*** Opening of Source passage ***
# Selection (genetic algorithm)

Selection is the stage of a genetic algorithm in which individual genomes are chosen from a population for later breeding (using the crossover operator).

A generic selection procedure may be implemented as follows:

1. The fitness function is evaluated for each individual, providing fitness values, which are then normalized. Normalization means dividing the fitness value of each individual by the sum of all fitness values, so that the sum of all resulting fitness values equals 1.
2. Accumulated normalized fitness values are computed: the accumulated fitness value of an individual is the sum of its own fitness value plus the fitness values of all the previous individuals; the accumulated fitness of the last individual should be 1, otherwise something went wrong in the normalization step.
3. A random number R between 0 and 1 is chosen.
4. The selected individual is the first one whose accumulated normalized value is greater than or equal to R.

For many problems the above algorithm might be computationally demanding. A simpler and faster alternative uses the so-called stochastic acceptance.

If this procedure is repeated until there are enough selected individuals, this selection method is called fitness proportionate selection or roulette-wheel selection. If instead of a single pointer spun multiple times, there are multiple, equally spaced pointers on a wheel that is spun once, it is called stochastic universal sampling. Repeatedly selecting the best individual of a randomly chosen subset is tournament selection. Taking the best half, third or another proportion of the individuals is truncation selection.
*** Close of Source passage ***
*** Opening of Supplied entries ***
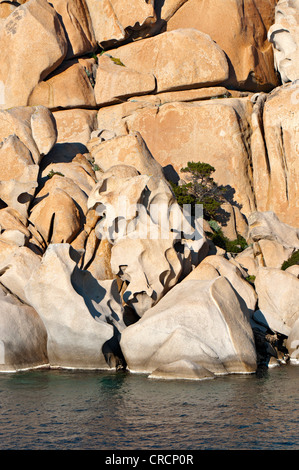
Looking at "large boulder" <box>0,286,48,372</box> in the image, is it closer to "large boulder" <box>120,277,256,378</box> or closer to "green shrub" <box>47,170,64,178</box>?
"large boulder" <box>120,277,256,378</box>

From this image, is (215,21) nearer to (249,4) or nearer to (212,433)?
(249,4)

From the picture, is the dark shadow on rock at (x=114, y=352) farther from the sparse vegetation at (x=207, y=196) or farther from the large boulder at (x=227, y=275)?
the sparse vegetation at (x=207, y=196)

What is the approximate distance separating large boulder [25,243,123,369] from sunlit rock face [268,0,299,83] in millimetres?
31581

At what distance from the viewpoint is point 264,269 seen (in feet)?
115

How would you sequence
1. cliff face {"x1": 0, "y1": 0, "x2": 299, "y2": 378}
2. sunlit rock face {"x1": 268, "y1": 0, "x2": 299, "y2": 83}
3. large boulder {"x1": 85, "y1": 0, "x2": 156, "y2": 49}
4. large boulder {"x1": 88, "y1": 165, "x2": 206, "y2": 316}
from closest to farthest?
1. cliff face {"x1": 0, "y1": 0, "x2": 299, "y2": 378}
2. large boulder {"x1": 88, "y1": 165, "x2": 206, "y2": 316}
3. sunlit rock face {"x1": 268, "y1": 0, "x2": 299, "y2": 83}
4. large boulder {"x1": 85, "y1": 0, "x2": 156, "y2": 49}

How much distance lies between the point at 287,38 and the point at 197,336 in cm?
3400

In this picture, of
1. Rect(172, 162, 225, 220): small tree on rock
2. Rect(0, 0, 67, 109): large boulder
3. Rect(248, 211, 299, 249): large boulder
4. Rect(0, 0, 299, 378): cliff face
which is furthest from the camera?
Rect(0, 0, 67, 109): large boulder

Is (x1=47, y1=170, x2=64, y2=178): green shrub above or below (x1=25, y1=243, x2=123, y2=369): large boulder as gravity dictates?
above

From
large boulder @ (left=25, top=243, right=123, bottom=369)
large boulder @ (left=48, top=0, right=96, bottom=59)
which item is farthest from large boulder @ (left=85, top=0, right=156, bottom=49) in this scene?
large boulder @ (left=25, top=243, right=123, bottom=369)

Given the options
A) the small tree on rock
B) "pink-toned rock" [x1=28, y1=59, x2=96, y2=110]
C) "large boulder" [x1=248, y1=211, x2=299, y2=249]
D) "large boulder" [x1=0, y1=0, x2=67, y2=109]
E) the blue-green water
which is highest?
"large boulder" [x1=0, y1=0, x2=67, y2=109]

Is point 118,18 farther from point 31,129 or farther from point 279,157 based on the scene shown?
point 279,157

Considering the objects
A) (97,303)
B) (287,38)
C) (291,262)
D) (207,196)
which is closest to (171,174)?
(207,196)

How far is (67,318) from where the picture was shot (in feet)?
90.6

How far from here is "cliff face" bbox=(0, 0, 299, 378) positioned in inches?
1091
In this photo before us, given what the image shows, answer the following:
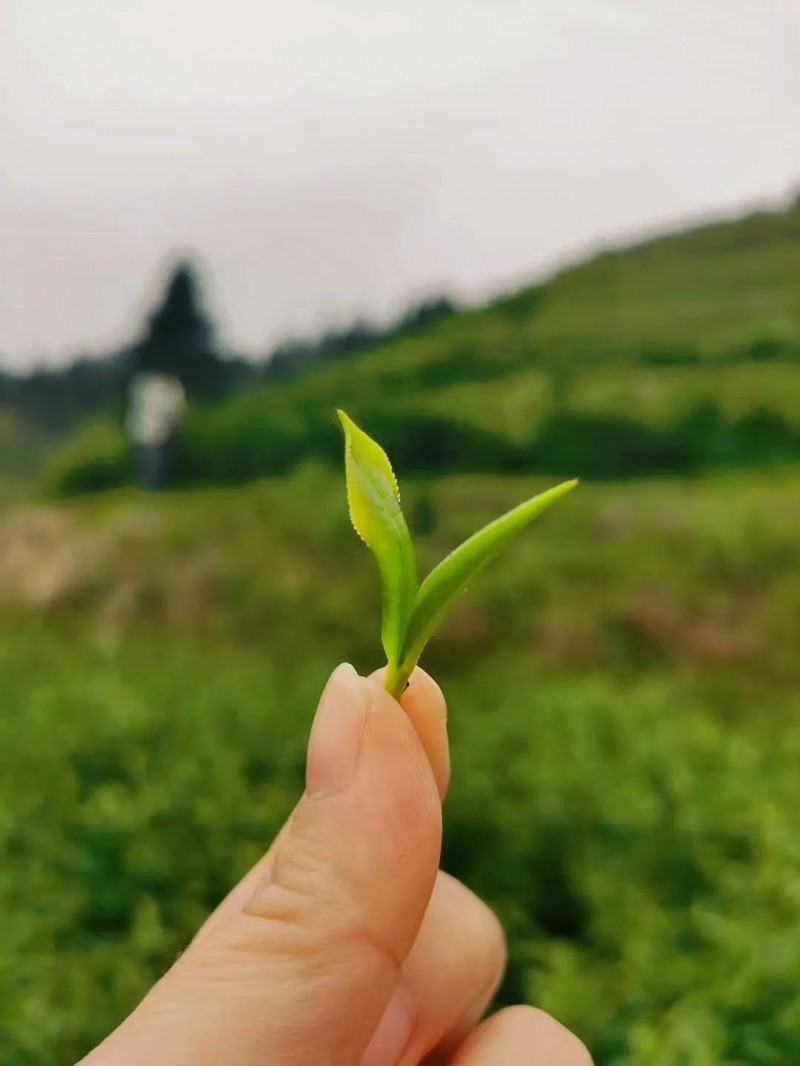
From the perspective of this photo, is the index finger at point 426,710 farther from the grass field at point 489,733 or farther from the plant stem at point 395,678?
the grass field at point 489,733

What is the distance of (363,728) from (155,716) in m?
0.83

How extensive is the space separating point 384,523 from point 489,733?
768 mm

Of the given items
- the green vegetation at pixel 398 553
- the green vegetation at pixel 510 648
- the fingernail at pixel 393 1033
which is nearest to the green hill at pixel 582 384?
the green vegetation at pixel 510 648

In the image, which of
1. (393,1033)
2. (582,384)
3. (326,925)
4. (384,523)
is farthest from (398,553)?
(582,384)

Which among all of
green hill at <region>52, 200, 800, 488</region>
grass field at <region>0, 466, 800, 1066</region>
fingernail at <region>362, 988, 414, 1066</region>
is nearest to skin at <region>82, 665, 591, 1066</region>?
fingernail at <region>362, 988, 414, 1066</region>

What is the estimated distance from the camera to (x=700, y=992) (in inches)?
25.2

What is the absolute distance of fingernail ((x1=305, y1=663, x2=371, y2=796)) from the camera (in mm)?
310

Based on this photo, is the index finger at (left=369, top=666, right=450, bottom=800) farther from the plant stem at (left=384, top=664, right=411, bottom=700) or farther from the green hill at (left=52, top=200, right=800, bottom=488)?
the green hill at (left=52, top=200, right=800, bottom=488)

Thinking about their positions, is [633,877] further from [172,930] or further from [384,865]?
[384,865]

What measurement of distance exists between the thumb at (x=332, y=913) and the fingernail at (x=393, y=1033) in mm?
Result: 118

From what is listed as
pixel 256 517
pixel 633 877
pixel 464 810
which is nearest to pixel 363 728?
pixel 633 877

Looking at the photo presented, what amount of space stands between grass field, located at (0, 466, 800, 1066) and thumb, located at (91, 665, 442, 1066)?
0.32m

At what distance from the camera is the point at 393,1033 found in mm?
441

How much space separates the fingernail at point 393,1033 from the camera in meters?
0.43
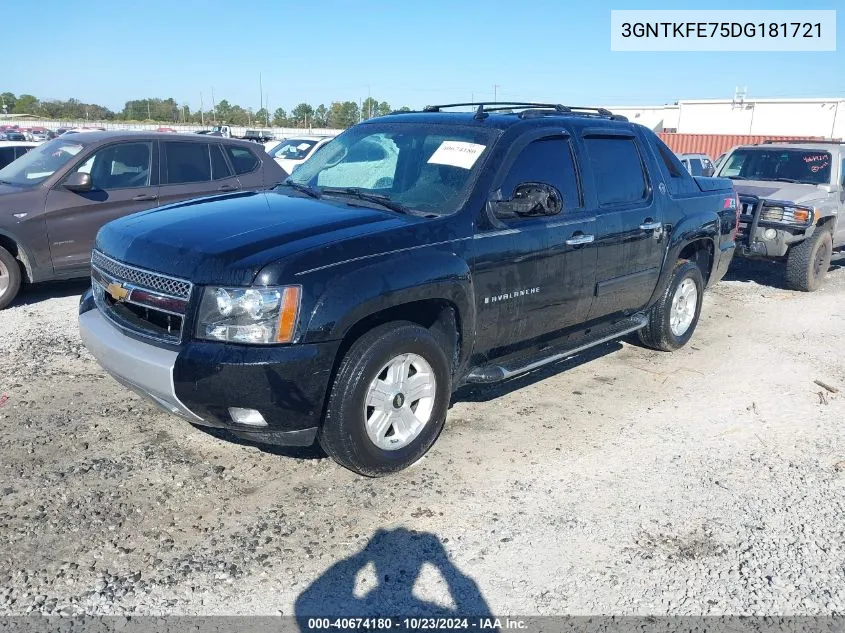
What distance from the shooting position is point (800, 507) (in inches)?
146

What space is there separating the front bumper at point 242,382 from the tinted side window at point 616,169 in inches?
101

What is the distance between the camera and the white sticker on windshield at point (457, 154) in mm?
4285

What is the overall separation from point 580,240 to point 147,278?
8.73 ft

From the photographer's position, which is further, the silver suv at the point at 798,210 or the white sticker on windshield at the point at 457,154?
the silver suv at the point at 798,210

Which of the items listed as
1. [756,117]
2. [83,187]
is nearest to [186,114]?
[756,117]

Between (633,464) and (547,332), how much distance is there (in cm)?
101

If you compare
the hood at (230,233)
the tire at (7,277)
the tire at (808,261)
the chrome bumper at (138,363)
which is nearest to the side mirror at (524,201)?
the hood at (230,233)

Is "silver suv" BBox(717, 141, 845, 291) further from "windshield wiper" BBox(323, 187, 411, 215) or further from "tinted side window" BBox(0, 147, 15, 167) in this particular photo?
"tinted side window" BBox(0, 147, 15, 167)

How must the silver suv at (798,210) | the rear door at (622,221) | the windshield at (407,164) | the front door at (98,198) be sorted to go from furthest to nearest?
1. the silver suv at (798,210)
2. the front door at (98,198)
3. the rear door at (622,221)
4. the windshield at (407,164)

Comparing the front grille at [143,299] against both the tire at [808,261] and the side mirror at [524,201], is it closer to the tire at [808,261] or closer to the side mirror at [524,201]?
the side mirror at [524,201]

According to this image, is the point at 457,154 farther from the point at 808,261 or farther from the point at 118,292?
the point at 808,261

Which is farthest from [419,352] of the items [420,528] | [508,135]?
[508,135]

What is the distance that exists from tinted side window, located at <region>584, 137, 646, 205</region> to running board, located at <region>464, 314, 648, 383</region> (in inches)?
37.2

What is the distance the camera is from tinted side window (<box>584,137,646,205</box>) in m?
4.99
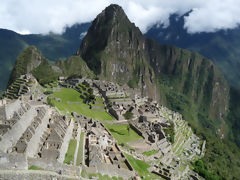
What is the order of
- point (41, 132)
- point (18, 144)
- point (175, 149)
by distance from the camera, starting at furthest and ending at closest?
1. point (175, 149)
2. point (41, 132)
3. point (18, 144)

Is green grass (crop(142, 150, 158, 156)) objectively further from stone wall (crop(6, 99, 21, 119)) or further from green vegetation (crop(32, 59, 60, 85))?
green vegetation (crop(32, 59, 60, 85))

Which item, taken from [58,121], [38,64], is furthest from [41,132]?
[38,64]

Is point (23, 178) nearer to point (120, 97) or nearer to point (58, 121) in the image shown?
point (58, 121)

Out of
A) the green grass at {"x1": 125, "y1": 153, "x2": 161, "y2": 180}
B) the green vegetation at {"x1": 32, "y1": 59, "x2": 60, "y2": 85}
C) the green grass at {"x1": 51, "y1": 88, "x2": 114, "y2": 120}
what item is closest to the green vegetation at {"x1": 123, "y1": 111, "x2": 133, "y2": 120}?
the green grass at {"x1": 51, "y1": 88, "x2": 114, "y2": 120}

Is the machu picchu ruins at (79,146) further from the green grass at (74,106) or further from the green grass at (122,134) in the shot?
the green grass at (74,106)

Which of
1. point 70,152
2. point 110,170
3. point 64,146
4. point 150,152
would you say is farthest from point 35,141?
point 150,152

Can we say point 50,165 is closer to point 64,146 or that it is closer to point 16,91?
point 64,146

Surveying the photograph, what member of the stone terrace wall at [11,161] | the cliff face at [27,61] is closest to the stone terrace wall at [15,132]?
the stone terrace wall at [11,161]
*** Close of Supplied entries ***
- Problem to solve:
Answer these questions from the passage on selection in genetic algorithms:
(a) During normalization, what is each individual's fitness value divided by?
(b) Between which two values is the random number R chosen?
(c) What is the method called when a wheel with multiple, equally spaced pointers is spun once?
The listing has no connection to the passage on selection in genetic algorithms.

- Answer space:
(a) The sum of all fitness values.
(b) Between 0 and 1.
(c) Stochastic universal sampling.